Response types
Every method that talks to the API hands you back a typed object, not a bare
dict. These objects give you attribute access and autocomplete over the shapes
the API returns: a chat completion's choices, an endpoint's status, an eval
run's cost. They are thin: each one wraps the raw server JSON and exposes the
fields you actually use as properties.
This page is the field-by-field reference for those objects. For how the methods that return them work, see Running inference, Deploying endpoints, Finding the right model, and Evaluating models.
The shared base: every object keeps the raw JSON
All response objects inherit from one base. Two things are true of every object on this page:
.to_dict()returns the exact JSON the server sent, losslessly. The typed properties are a convenience layer over it; nothing is dropped.obj["some_key"]andobj.get("some_key", default)read raw fields directly. This is the escape hatch for any field the platform adds before the typed layer catches up.
from pareta import Pareta
pa = Pareta.from_env() # reads PARETA_API_KEY (+ optional PARETA_BASE_URL)

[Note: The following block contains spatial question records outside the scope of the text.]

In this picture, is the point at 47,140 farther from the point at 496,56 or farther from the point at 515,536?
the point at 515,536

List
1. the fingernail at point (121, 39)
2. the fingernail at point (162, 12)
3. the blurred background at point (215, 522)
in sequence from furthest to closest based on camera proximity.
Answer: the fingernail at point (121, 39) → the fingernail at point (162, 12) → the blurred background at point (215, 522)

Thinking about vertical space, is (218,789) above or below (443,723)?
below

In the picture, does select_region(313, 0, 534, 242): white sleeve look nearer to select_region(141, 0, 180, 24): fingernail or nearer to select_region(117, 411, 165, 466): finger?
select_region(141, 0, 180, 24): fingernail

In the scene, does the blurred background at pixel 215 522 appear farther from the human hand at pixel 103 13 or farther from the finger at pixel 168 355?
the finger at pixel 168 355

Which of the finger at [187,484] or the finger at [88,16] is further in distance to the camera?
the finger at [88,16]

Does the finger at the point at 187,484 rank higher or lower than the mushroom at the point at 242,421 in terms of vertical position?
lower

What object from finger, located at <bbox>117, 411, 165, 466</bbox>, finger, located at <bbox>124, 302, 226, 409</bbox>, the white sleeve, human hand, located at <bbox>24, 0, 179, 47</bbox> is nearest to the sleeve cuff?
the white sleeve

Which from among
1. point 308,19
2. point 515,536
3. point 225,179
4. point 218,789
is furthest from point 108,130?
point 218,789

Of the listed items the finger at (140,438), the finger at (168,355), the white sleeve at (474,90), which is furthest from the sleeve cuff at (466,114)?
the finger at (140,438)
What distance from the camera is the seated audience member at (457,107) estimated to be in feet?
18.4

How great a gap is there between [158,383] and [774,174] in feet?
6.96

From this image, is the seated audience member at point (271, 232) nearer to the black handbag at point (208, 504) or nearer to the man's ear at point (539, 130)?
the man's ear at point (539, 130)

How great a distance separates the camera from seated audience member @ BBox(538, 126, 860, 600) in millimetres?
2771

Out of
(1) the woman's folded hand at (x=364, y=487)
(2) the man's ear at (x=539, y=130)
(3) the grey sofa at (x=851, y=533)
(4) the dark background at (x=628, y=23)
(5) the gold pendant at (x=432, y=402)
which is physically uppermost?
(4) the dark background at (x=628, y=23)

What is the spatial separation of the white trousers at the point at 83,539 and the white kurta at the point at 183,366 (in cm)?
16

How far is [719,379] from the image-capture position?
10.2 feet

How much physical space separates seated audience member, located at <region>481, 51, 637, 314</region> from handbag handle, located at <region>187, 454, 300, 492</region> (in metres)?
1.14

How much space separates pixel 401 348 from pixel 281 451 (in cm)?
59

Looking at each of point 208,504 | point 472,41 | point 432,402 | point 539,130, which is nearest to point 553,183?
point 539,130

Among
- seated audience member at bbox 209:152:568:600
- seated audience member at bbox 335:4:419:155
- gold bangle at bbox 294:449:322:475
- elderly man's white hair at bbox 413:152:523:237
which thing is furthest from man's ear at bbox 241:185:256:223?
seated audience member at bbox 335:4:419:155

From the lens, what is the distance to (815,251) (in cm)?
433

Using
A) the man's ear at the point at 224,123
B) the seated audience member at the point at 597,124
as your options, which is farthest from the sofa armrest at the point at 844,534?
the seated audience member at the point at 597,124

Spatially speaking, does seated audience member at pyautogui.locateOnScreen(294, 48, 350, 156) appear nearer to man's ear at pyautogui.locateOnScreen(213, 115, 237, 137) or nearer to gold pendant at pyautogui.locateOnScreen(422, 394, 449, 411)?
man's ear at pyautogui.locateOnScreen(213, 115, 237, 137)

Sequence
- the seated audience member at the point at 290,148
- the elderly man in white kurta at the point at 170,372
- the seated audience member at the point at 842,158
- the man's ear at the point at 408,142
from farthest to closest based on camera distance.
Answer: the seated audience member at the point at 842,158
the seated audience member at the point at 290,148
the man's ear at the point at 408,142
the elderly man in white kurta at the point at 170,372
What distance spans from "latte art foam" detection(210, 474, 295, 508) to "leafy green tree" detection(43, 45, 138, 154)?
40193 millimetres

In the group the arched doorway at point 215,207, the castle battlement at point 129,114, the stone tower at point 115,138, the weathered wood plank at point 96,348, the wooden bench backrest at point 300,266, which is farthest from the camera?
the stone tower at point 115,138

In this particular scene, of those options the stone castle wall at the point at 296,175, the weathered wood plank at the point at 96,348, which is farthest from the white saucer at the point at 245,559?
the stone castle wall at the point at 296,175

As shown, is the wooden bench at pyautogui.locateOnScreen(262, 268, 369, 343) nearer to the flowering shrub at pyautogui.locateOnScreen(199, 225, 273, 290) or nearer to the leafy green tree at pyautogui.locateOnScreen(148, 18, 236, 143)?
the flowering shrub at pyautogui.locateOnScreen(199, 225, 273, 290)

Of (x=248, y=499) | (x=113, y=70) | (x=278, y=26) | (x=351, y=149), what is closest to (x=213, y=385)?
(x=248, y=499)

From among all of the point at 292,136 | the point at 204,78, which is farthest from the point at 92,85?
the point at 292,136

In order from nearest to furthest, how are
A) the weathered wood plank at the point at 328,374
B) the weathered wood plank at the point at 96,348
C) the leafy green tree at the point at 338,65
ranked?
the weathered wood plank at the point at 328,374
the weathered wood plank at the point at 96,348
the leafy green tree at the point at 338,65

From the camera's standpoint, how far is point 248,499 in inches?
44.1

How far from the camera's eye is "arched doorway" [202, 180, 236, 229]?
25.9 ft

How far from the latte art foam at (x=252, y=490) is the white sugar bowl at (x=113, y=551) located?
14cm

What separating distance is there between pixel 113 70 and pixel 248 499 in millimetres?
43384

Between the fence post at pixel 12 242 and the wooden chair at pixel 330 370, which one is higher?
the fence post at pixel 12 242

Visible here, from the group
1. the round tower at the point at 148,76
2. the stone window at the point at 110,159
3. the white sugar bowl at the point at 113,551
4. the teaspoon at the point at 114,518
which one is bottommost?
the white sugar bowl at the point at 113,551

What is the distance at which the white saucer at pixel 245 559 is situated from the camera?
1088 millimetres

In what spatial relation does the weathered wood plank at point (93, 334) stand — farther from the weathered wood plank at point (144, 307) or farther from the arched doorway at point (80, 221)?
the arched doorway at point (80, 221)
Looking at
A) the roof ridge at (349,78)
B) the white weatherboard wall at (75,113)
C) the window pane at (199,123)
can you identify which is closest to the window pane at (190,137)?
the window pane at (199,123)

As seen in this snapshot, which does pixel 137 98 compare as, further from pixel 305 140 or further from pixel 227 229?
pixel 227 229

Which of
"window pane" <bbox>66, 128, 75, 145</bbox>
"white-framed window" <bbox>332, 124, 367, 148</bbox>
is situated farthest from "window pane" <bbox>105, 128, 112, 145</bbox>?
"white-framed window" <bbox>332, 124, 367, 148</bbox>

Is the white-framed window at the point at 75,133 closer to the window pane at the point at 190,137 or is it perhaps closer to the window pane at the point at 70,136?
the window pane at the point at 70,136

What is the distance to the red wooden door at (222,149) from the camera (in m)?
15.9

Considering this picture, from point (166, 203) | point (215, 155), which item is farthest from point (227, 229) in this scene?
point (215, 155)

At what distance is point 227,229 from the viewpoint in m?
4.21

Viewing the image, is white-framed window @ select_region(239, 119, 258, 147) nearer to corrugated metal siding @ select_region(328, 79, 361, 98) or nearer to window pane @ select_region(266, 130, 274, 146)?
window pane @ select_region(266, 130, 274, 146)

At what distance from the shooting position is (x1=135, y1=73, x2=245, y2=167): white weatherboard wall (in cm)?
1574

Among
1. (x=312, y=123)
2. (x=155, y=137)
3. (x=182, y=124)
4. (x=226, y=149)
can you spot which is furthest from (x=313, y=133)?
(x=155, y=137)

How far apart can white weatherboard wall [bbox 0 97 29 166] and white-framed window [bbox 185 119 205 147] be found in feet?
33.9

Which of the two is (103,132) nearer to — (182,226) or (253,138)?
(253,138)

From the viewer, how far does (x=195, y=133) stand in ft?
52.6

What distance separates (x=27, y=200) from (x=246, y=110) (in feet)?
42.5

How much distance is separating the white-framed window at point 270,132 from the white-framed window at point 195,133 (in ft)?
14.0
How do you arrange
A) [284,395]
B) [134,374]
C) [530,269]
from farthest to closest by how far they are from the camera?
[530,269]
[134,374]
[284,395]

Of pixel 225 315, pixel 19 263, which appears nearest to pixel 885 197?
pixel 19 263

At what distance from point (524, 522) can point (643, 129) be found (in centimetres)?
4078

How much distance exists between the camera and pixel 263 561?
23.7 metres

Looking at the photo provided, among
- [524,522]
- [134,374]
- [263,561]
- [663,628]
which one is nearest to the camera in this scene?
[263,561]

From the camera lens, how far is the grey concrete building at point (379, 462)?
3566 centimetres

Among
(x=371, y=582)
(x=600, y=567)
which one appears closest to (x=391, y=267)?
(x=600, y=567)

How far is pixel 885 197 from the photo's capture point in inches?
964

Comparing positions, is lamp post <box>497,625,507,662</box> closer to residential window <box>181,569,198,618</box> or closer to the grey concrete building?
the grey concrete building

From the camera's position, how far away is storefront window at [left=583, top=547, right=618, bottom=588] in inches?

resp = pa.chat.completions.create(
model="ep_contract_qwen",
messages=[{"role": "user", "content": "ping"}],
)
resp.choices[0].message.content # typed access
resp.to_dict() # the full raw JSON, lossless
resp["id"] # raw-key access for anything not yet typed
Properties return None (or an empty list) when a field is absent rather than
raising, so reading an optional field is always safe.
Inference types
These come back from chat.completions.create (route POST /v1/chat/completions).
Inference is OpenAI-compatible, so the schema matches the OpenAI chat objects.
ChatCompletion
The non-streaming result of chat.completions.create(...).
| Property | Type | Notes |
|---|---|---|
id | str | None | Completion id |
model | str | None | The model/endpoint id that served the request |
created | int | None | Unix timestamp |
choices | list[Choice] | One entry per generated choice |
usage | Usage | Token counts |
resp = pa.chat.completions.create(
model="ep_contract_qwen",
messages=[{"role": "user", "content": "Extract the effective date."}],
temperature=0,
)
print(resp.choices[0].message.content)
print(resp.usage.total_tokens)
ChatCompletionChunk
One delta from a streaming completion. Returned (one per SSE event) when you pass
stream=True. It has the same schema as ChatCompletion; it is a distinct type
purely for hinting. The incremental text lives on choices[0].delta.content, not
choices[0].message.
for chunk in pa.chat.completions.create(
model="ep_contract_qwen",
messages=[{"role": "user", "content": "Summarize this contract."}],
stream=True,
):
print(chunk.choices[0].delta.content or "", end="", flush=True)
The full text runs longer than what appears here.